EUROPE: Eurostar Group has been established as the holding company for international high speed train operators Eurostar and Thalys, and the shareholders have announced their ambition for the combined services to carry 30 million passengers/year within 10 years, compared to 18 million in 2019.
Eurostar Group shareholders | |
---|---|
SNCF | 55·75% |
Caisse de dépôt et placement du Québec | 19·31% |
SNCB | 18·5% |
Federated Hermes Infrastructure | 6·44% |
Brussels-based Eurostar Group is owned by France’s national railway SNCF, Belgian national passenger operator SNCB and investors CDPQ and Federated Hermes Infrastructure, which bought the UK government’s stake in Eurostar.

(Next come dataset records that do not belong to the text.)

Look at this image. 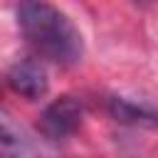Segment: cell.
Masks as SVG:
<instances>
[{
    "label": "cell",
    "mask_w": 158,
    "mask_h": 158,
    "mask_svg": "<svg viewBox=\"0 0 158 158\" xmlns=\"http://www.w3.org/2000/svg\"><path fill=\"white\" fill-rule=\"evenodd\" d=\"M17 27L37 57L57 64L74 67L84 57V37L67 12L49 2H20Z\"/></svg>",
    "instance_id": "1"
},
{
    "label": "cell",
    "mask_w": 158,
    "mask_h": 158,
    "mask_svg": "<svg viewBox=\"0 0 158 158\" xmlns=\"http://www.w3.org/2000/svg\"><path fill=\"white\" fill-rule=\"evenodd\" d=\"M81 121H84L81 101L72 94H64L44 106V111L40 114V121H37V131L42 138L59 143V141L72 138L81 128Z\"/></svg>",
    "instance_id": "2"
},
{
    "label": "cell",
    "mask_w": 158,
    "mask_h": 158,
    "mask_svg": "<svg viewBox=\"0 0 158 158\" xmlns=\"http://www.w3.org/2000/svg\"><path fill=\"white\" fill-rule=\"evenodd\" d=\"M0 158H49L35 136L0 109Z\"/></svg>",
    "instance_id": "3"
},
{
    "label": "cell",
    "mask_w": 158,
    "mask_h": 158,
    "mask_svg": "<svg viewBox=\"0 0 158 158\" xmlns=\"http://www.w3.org/2000/svg\"><path fill=\"white\" fill-rule=\"evenodd\" d=\"M7 86H10L15 94L35 101V99L47 96V91H49V79H47L44 67H42L37 59L22 57V59L12 62V67L7 69Z\"/></svg>",
    "instance_id": "4"
},
{
    "label": "cell",
    "mask_w": 158,
    "mask_h": 158,
    "mask_svg": "<svg viewBox=\"0 0 158 158\" xmlns=\"http://www.w3.org/2000/svg\"><path fill=\"white\" fill-rule=\"evenodd\" d=\"M109 114L128 126H143V128H158V109L146 104V101H136V99H126V96H111L109 99Z\"/></svg>",
    "instance_id": "5"
}]
</instances>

It owns 100% of Eurostar International Ltd and Thalys’ parent company THI Factory, both of which remain ‘fully fledged’ railway companies with their headquarters in London and Brussels.
The shareholders have appointed Eurostar CEO Jacques Damas as Chief Executive of the new entity, supported by a ‘symmetric’ executive committee representing both Eurostar and Thalys.
The Green Speed project to merge Eurostar and Thalys was announced in September 2019. It was temporarily postponed due to the coronavirus pandemic, but was relaunched in autumn 2021 and received regulatory approval from the European Commission’s competition authority at the end of March 2022.
Announcing the formation of Eurostar Group on April 29, the shareholders said the ‘alliance’ would accelerate the recovery of Eurostar and Thalys, which have both been hit by the pandemic, and they are now ‘more convinced than ever’ that the combination will help to meet the growing demand for sustainable travel by promoting the development of rail transport in Europe.
Speaking at the launch of Ouigo Train Classique on April 11, Alain Krakovitch, SNCF Voyageurs’ Director of Long Distance Services, said that traffic is already recovering and the first aim is to get back to a pre-pandemic normality.
He said the Thalys brand would ‘progressively’ disappear with passengers only seeing the Eurostar name, but the Thalys rolling stock would retain its red livery and Eurostar its blue.